Ici, nous quittons complètement le bar pour la première fois, alors que le décor méticuleux et magnifiquement conçu de Kristen Robinson réussit une astuce efficace pour nous transporter jusqu'à l'appartement de Porto - où Gloria Steinem et Simone de Beauvoir semblent traîner autour de la table de la cuisine de notre héroïne, buvant du whisky. des tasses de café et débattant de ce qu'elle devrait faire à propos de son invité nu et barbu. Steinem est Doug le barman (Allain); de Beauvoir est Raphael le serveur (Chukwe), tous deux dans une drag subtile mais glorieuse, tous deux submergeant Porto d'un assaut de féminisme de deuxième vague avant le petit-déjeuner. « Vous pourriez le réveiller et lui dire qu'il est temps de partir », suggère Gloria-Doug. « Vous pourriez le laisser dormir et sortir prendre un copieux petit-déjeuner », réfléchit Simone-Raphaël. « Quoi que vous fassiez », rétorque Gloria-Doug, « ne cuisinez pas pour lui. »

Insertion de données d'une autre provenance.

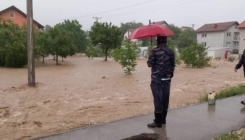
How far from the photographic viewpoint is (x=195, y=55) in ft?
81.9

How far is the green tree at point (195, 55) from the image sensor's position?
24.7 m

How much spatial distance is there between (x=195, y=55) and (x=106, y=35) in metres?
12.4

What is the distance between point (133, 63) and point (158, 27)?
14414 millimetres

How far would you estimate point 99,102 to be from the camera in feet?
30.8

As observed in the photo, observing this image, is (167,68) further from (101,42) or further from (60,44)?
(101,42)

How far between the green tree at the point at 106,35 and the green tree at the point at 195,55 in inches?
427

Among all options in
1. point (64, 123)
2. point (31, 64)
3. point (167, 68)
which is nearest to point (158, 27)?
point (167, 68)

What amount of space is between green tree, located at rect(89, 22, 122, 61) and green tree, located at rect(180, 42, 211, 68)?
1086 centimetres

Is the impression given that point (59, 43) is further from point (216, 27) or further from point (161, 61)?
point (216, 27)

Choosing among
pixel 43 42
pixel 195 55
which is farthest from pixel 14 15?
pixel 195 55

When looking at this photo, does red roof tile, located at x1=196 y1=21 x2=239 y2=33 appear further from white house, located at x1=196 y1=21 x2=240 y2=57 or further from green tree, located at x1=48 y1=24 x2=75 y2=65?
green tree, located at x1=48 y1=24 x2=75 y2=65

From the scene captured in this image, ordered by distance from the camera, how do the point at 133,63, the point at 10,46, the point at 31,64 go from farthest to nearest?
the point at 10,46 → the point at 133,63 → the point at 31,64

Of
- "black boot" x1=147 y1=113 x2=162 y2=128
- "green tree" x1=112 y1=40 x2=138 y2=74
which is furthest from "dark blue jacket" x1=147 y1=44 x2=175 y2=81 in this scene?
"green tree" x1=112 y1=40 x2=138 y2=74

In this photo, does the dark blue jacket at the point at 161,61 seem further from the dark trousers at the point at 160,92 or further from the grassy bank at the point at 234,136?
the grassy bank at the point at 234,136
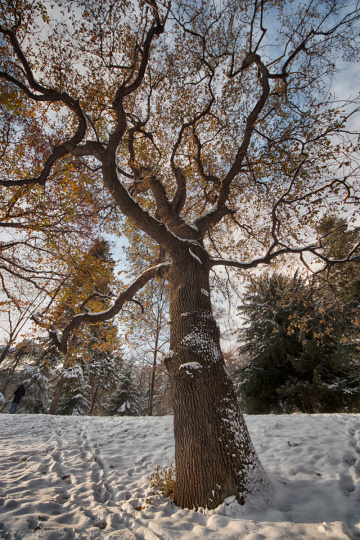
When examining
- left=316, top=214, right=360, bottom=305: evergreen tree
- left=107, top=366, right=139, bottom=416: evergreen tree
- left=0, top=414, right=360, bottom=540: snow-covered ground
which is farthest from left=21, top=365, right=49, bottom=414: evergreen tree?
left=316, top=214, right=360, bottom=305: evergreen tree

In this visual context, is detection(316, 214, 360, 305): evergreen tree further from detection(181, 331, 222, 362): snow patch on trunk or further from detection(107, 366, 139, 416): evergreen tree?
detection(107, 366, 139, 416): evergreen tree

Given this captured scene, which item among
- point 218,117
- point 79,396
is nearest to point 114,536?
point 218,117

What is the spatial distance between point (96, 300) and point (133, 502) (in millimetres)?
4650

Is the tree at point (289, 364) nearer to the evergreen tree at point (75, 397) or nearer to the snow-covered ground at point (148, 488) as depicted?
the snow-covered ground at point (148, 488)

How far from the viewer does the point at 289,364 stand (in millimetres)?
→ 9828

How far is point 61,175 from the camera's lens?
6.58m

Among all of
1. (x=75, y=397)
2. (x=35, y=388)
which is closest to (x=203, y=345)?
(x=75, y=397)

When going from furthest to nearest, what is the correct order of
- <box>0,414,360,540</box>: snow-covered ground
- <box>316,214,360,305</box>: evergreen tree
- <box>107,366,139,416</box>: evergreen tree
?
<box>107,366,139,416</box>: evergreen tree
<box>316,214,360,305</box>: evergreen tree
<box>0,414,360,540</box>: snow-covered ground

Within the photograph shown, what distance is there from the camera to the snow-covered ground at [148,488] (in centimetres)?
212

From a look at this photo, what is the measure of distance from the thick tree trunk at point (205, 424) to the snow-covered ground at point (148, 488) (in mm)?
181

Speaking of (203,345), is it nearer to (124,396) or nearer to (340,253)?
(340,253)

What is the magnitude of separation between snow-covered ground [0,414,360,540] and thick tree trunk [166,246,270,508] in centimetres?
18

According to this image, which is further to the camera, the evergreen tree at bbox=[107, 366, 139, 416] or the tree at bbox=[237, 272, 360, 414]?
the evergreen tree at bbox=[107, 366, 139, 416]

C'est une scène remarquable : hilarante et terriblement vraie. Ce n'est pas une blague - nousfairedébattez de l'avalanche terrifiante des implications possibles de quelque chose d'aussi simple en apparence que de préparer une tasse de café au mec dans votre lit. Et la décision de Benson de mettre deux féministes emblématiques dans le corps d'acteurs masculins, même si cela pourrait initialement hérisser les poils de certains, est en fait une brillante tournure : en fin de compte, ce ne sont que plus de voix, plus d'influences, plus de boîtes forçant le soi à prendre une certaine forme. Porto ne devrait pas se sentir plus obligée d'obéir aux commandements de Steinem et de Beauvoir qu'elle ne le devrait de répondre à Raphaël le serveur quand il s'enquiert de sa vie sexuelle, ou de s'incliner devant le snobisme incessant de Doug le barman, ou d'écouter [le Dramaturge] elle-même. Supprimez les parenthèses autour de votre propre personne, de vos propres désirs, soutient Benson. Cela ne veut pas dire qu'il ne faut écouter personne : après tout, Simone de Beauvoir livre sa propre version du cri du dramaturge : « Il faut arrêter de demander si ça va. » Cela signifie simplement que le choix de qui vous écoutez – et de ce que vous mangez et de ce que vous lisez, avec qui vous couchez et de ce qui se passe après – vous appartient. Et l’enjeu de la vie est de commencer à considérer ces choix clairement et à les faire connaître, avec courage et sans honte.
Ou, selon les mots immortels de Simone de Beauvoir, « Arrêtez d'être un connard ».
[PORTO]est au Théâtre McGinn-Cazale jusqu'au 25 février.